以下の表は、厚生労働省の「令和6年度の年金額改定についてお知らせします」をもとに、専業主婦(主夫)世帯の年金額例を表したものです。

2024年度の年金額の例

2024年度の年金額の例

出所:厚生労働省「令和6年度の年金額改定についてお知らせします」をもとにLIMO編集部作成

公的年金は、毎年度改定されます。2024年度の年金額は「2.7%増加」となりました。そのため、国民年金の満額は6万8000円、厚生年金の標準的な夫婦の合計額は23万483円です。

年金例の「標準的な夫婦」とは、夫が平均的な収入(月額43万9000円、賞与含む)で40年間働いた場合を想定しており、「老齢厚生年金と2人分の老齢基礎年金(満額)」が受け取れる計算です。

年金例では、夫婦が受給する公的年金の合計額は23万483円となっていますが、前述したとおり、標準的なリタイア夫婦世帯では「平均で毎月4万円の赤字」が出ています。そのため、公的年金のみで老後を過ごすには、十分な金額ではないと感じる方もいるでしょう。

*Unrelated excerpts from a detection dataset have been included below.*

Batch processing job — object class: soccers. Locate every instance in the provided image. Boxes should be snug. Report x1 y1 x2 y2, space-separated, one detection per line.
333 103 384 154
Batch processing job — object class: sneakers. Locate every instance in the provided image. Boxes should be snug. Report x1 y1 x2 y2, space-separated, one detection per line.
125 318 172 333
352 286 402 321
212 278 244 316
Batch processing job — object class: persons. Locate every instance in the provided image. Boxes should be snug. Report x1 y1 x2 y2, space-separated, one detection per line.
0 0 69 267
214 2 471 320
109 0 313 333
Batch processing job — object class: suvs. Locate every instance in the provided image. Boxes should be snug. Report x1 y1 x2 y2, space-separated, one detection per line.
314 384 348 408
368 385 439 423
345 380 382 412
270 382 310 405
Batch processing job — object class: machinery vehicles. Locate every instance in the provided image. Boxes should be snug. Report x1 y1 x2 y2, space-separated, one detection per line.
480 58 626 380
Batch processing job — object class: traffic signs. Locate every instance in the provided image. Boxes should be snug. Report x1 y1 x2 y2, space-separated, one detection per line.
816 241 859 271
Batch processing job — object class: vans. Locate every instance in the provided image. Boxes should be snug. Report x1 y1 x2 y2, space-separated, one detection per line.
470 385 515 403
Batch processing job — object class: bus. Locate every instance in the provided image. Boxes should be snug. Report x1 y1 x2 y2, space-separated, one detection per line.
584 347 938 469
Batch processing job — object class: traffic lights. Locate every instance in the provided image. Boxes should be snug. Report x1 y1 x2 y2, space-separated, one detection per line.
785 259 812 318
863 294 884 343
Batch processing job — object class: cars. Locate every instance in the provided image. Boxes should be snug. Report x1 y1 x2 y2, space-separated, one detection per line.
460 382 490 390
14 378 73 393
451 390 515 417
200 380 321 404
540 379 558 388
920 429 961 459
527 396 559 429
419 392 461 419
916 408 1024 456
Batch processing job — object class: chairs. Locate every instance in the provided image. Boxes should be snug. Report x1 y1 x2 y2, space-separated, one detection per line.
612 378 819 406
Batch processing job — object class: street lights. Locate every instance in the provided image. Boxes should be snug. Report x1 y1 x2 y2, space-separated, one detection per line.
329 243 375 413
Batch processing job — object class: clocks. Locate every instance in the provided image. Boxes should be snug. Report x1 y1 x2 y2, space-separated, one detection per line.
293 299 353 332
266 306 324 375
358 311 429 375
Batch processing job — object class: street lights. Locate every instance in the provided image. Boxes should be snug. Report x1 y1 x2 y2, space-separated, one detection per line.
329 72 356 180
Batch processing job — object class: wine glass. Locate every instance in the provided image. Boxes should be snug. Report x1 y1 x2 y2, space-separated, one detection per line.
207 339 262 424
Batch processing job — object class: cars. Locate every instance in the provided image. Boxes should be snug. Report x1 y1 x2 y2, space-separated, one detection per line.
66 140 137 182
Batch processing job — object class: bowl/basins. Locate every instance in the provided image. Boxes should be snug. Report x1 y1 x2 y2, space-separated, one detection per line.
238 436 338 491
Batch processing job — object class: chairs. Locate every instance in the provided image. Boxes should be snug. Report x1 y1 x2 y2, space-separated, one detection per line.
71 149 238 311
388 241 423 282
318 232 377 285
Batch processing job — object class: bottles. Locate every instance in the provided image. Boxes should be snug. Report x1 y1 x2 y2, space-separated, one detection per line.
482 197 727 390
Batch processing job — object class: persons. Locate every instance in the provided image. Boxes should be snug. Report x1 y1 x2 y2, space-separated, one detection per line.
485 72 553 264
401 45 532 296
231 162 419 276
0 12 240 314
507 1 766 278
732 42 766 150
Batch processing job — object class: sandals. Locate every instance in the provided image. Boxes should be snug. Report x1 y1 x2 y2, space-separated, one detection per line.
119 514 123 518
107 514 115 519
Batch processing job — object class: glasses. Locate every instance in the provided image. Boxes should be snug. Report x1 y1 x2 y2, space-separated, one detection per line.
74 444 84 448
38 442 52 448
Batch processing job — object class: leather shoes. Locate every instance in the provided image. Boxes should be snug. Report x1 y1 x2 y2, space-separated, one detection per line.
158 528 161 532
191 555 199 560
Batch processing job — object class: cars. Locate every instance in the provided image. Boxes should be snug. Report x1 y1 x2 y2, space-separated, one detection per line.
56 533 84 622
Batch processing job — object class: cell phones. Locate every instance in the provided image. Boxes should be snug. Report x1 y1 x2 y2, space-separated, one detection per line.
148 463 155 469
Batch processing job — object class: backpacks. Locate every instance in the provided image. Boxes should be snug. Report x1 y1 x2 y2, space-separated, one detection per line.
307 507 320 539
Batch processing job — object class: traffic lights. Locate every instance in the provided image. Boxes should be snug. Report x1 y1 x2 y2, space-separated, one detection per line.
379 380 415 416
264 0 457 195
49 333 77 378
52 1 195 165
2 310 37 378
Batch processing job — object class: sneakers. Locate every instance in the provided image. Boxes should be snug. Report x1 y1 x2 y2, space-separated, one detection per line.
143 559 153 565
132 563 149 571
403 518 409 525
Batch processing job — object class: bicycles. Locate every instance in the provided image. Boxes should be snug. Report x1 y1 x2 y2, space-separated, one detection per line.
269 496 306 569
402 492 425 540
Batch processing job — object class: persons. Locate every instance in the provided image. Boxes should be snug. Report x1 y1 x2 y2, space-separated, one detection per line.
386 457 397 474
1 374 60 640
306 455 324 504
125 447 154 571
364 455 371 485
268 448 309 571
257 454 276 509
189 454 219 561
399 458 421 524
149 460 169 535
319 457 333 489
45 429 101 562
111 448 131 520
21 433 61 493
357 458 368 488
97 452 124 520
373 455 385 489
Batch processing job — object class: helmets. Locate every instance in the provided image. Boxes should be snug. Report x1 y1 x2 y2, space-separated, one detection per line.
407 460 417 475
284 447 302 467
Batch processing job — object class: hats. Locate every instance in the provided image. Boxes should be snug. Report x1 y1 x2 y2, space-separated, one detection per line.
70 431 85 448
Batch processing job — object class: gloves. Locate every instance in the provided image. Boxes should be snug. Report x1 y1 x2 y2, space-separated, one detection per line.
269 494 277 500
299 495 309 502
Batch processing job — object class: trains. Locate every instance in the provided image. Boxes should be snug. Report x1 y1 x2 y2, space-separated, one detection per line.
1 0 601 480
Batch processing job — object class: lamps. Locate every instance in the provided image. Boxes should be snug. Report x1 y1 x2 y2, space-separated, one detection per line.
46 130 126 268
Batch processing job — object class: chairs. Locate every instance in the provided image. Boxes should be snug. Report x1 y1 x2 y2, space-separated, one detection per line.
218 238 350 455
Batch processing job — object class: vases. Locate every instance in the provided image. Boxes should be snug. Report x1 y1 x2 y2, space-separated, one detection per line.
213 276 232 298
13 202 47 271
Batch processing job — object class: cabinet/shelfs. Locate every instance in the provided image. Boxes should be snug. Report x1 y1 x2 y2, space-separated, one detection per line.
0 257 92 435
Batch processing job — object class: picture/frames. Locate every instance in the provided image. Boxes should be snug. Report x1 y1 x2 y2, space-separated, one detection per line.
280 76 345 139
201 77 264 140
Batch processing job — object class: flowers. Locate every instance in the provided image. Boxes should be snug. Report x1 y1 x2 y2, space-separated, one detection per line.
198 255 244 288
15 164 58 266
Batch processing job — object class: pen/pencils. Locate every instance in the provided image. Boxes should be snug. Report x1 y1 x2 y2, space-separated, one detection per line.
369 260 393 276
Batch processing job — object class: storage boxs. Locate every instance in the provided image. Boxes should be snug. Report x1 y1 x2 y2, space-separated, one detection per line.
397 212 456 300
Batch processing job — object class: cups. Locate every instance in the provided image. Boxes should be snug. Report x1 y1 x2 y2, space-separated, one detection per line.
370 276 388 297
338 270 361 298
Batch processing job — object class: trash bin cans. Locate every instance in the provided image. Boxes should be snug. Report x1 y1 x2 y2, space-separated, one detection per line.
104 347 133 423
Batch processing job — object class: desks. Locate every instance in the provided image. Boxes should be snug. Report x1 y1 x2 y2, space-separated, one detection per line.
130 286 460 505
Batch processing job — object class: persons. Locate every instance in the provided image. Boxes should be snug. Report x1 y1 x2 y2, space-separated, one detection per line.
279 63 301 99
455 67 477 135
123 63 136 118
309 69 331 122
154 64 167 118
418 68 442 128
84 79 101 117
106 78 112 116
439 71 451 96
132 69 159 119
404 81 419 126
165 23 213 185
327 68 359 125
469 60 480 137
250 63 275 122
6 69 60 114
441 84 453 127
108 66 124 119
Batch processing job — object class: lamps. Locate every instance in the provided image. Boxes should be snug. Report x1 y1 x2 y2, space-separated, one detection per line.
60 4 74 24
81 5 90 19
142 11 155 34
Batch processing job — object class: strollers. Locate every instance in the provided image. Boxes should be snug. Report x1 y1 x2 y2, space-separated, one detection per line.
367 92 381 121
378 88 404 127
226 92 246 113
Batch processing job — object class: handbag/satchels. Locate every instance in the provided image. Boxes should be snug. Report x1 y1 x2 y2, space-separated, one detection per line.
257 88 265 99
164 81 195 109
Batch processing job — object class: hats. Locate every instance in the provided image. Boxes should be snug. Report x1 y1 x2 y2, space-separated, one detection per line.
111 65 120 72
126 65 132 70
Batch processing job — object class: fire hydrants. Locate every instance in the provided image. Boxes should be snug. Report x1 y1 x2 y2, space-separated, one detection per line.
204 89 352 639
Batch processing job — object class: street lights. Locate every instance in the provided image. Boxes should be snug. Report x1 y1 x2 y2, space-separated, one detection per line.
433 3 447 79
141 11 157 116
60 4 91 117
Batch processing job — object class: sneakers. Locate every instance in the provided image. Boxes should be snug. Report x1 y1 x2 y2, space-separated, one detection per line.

また、現在は共働き世代が増加しており、世帯によって収入や働き方がさまざまです。厚生労働省が「年金部会」でいくつかのモデル年金額を提案していますので、参考にしてみてください。

4.1 単身世帯の年金例

  • 報酬54万9000円:18万6104円
  • 報酬43万9000円:16万2483円
  • 報酬32万9000円:13万8862円
  • 報酬37万4000円:14万8617円
  • 報酬30万000円:13万2494円
  • 報酬22万5000円:11万6370円
  • 報酬14万2000円:9万8484円

4.2 夫婦世帯の年金例

  • 夫が報酬54万9000円+妻が報酬37万4000円:33万4721円
  • 夫が報酬43万9000円+妻が報酬30万円:29万4977円
  • 夫が報酬32万9000円+妻が報酬22万5000円:25万5232円
  • 夫が報酬54万9000円+妻が短時間労働者の平均的な収入:28万4588円
  • 夫が報酬43万9000円+妻が短時間労働者の平均的な収入:26万967円
  • 夫が報酬32万9000円+妻が短時間労働者の平均的な収入:23万7346円
  • 妻が報酬37万4000円+夫が短時間労働者の平均的な収入:24万7101円
  • 妻が報酬30万円+夫が短時間労働者の平均的な収入:23万978円
  • 妻が報酬22万5000円+夫が短時間労働者の平均的な収入:21万4854円
  • 夫婦ともに短時間労働者だった場合の平均的な収入:19万6968円
  • 夫が報酬54万9000円+妻が国民年金のみ加入:25万4104円
  • 夫が報酬43万9000円+妻が国民年金のみ加入:23万483円
  • 夫が報酬32万9000円+妻が国民年金のみ加入:20万6862円
  • 妻が報酬37万4000円+夫が国民年金のみ加入:21万6617円
  • 妻が報酬30万円+夫が国民年金のみ加入:20万494円
  • 妻が報酬22万5000円+夫が国民年金のみ加入:18万4370円

貯蓄額と同様に、公的年金の受給額も世帯ごとに大きく異なります。年金の見込み額を知りたい場合は、毎年日本年金機構より誕生月に届く(誕生日が1日の方は誕生月の前月)「ねんきん定期便」や「ねんきんネット」で確認できます。

5. まとめにかえて

今回は65歳以上の無職夫婦世帯の貯蓄の内容や年金月額、家計収支といったお財布事情について確認していきました。

今回の結果を見て、現役世代の方の中には老後について不安に思われてしまった方もいらっしゃるのではないでしょうか。

老後の収入を確認するために、まずは「ねんきんネット」や「ねんきん定期便」で将来もらえる年金額を確認してみましょう。

年金だけでは不安な場合は早めの対策が必要となりますが、低金利が続く現在、資産運用が有効な手段となるかもしれません。

例えば、2024年度から制度が新しくなった「NISA」や個人型確定拠出年金である「iDeCo」といった国の優遇制度を利用すれば、通常は利益に対して約2割かかる税金も非課税になるので、初心者の方も始めやすいのではないでしょうか。

資産運用の方法はいろいろありますので、自分に合った運用方法で老後を見据えた準備をしていくことが大切になってきます。

資産運用にはリスクもありますので、自分自身のリスク許容度にあった運用方法で始めていくことが長続きの秘訣となるのではないでしょうか。